▶ _Texte de la page_
——

Nigeria : le président ordonne le déploiement de l’armée après le massacre de 162 personnes
Le président nigérian Bola Tinubu a ordonné le déploiement d’un bataillon militaire dans la zone de Kaiama, État de Kwara, suite à un massacre perpétré mardi 3 février 2026 dans le village de Woro, faisant au moins 162 à 170 morts.

SOMMAIRE
Des hommes armés, soupçonnés d’être des membres de Boko Haram, ont attaqué Woro vers 17h-18h, tirant sur les villageois, incendiant des maisons, des magasins et le palais du chef traditionnel, avant d’enlever des femmes et enfants. Le bilan initial variait (35-75 morts selon les premiers rapports), mais il s’est élevé à 162-170 victimes confirmées, avec des recherches de corps en cours dans les buissons environnants. L’attaque fait suite à une lettre d’avertissement envoyée par les jihadistes cinq mois plus tôt, rejetée par les villageois qui avaient alerté les autorités ; elle cible ceux refusant l’endoctrinement extrémiste.

——

▶ _Extraits des fiches_
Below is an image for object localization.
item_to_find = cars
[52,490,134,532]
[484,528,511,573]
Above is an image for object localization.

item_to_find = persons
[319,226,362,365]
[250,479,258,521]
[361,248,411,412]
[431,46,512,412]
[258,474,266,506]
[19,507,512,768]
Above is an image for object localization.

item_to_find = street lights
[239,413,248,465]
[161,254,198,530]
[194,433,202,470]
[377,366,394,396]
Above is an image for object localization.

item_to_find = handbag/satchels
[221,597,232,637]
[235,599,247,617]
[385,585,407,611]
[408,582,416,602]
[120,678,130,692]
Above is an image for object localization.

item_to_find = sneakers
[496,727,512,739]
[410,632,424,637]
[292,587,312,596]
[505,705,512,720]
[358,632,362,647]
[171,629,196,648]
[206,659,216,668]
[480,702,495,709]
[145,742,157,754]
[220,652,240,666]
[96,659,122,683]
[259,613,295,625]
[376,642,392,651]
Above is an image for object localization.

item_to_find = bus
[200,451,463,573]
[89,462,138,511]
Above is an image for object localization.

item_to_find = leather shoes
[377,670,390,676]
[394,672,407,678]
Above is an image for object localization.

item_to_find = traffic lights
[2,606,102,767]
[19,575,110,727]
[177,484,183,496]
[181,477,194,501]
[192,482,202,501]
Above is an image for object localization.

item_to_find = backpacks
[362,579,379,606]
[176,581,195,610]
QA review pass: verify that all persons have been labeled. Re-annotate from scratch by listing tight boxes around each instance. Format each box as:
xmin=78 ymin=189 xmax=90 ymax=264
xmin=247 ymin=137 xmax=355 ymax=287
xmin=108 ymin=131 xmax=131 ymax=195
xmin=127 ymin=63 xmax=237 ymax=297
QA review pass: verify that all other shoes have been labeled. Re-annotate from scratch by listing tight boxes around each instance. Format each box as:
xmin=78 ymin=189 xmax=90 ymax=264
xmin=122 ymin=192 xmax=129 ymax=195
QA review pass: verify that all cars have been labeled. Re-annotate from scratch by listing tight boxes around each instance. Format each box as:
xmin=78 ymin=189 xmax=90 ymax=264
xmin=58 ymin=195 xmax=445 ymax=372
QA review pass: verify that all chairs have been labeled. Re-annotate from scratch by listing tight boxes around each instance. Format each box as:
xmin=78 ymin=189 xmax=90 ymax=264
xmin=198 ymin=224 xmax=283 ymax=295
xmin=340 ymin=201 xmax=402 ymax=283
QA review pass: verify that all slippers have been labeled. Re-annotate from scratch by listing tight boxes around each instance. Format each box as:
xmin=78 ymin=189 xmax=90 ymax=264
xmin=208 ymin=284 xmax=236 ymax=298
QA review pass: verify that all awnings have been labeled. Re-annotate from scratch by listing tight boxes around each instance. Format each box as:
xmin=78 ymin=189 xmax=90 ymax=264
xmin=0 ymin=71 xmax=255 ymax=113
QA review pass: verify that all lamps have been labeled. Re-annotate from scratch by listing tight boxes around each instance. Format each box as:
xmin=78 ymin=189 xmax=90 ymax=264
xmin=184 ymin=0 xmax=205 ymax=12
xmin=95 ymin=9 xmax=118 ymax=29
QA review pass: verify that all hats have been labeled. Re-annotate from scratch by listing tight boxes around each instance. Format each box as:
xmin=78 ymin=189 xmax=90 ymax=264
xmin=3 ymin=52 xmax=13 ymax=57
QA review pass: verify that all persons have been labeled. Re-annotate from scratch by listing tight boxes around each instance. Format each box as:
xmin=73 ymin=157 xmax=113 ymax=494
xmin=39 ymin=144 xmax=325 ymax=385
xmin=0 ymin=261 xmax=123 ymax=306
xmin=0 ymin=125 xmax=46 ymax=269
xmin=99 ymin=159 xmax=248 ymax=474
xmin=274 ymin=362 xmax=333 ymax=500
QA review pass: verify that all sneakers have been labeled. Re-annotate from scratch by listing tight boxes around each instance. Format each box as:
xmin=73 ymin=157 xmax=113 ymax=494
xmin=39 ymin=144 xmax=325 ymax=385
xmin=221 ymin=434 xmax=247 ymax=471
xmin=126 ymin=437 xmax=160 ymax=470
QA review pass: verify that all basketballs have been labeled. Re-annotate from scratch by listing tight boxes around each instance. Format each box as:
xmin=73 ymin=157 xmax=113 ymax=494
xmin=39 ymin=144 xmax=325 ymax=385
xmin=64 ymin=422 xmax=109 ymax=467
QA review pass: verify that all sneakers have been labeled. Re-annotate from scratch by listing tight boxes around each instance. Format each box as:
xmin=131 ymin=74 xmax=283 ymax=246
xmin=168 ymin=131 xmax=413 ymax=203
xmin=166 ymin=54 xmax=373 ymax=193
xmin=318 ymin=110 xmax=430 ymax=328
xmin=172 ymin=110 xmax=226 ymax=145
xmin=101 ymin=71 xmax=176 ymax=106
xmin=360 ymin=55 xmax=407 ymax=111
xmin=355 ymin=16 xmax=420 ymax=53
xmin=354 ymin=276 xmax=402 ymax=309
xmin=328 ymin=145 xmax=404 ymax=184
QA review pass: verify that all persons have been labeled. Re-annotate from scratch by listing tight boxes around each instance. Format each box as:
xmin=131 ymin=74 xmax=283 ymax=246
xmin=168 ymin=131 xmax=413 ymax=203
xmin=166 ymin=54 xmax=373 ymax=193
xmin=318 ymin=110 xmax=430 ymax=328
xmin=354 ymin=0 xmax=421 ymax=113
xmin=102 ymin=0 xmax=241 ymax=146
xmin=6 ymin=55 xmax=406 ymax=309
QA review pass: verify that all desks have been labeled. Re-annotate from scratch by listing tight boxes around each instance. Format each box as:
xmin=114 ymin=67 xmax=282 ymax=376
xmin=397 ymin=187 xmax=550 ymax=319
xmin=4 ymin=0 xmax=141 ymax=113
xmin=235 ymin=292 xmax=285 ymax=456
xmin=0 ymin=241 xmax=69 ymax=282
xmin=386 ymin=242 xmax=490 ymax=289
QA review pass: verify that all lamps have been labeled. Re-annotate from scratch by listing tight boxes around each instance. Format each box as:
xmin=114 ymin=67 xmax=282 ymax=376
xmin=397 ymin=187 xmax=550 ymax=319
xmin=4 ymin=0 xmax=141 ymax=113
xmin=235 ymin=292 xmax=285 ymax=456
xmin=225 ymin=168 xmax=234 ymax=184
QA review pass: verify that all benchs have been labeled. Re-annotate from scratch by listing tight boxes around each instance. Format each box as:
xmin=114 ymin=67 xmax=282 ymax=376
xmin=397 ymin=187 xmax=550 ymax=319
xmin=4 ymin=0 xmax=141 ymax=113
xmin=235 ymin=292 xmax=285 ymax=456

——

▶ _Consigne_
D'après l'article sur le massacre de Woro, combien de temps avant l'attaque les jihadistes avaient-ils envoyé leur lettre d'avertissement ? Les items n'ont aucun rapport avec l'article.

▶ _Corrigé_
Cinq mois plus tôt.